Dataset records →
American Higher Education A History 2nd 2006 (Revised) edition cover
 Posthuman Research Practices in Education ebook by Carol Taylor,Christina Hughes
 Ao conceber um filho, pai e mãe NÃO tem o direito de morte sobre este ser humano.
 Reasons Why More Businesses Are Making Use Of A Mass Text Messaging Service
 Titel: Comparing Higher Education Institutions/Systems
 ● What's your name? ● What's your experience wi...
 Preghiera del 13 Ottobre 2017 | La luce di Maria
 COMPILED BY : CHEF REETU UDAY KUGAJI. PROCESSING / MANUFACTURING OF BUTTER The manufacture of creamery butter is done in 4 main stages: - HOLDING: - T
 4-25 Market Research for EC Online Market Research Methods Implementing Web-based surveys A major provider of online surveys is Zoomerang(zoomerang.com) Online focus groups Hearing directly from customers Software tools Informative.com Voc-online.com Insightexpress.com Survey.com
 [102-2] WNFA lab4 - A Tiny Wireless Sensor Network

What to do →
Take the lines above and retype all of them exactly.

Result of the task →
American Higher Education A History 2nd 2006 (Revised) edition cover
 Posthuman Research Practices in Education ebook by Carol Taylor,Christina Hughes
 Ao conceber um filho, pai e mãe NÃO tem o direito de morte sobre este ser humano.
 Reasons Why More Businesses Are Making Use Of A Mass Text Messaging Service
 Titel: Comparing Higher Education Institutions/Systems
 ● What's your name? ● What's your experience wi...
 Preghiera del 13 Ottobre 2017 | La luce di Maria
 COMPILED BY : CHEF REETU UDAY KUGAJI. PROCESSING / MANUFACTURING OF BUTTER The manufacture of creamery butter is done in 4 main stages: - HOLDING: - T
 4-25 Market Research for EC Online Market Research Methods Implementing Web-based surveys A major provider of online surveys is Zoomerang(zoomerang.com) Online focus groups Hearing directly from customers Software tools Informative.com Voc-online.com Insightexpress.com Survey.com
 [102-2] WNFA lab4 - A Tiny Wireless Sensor Network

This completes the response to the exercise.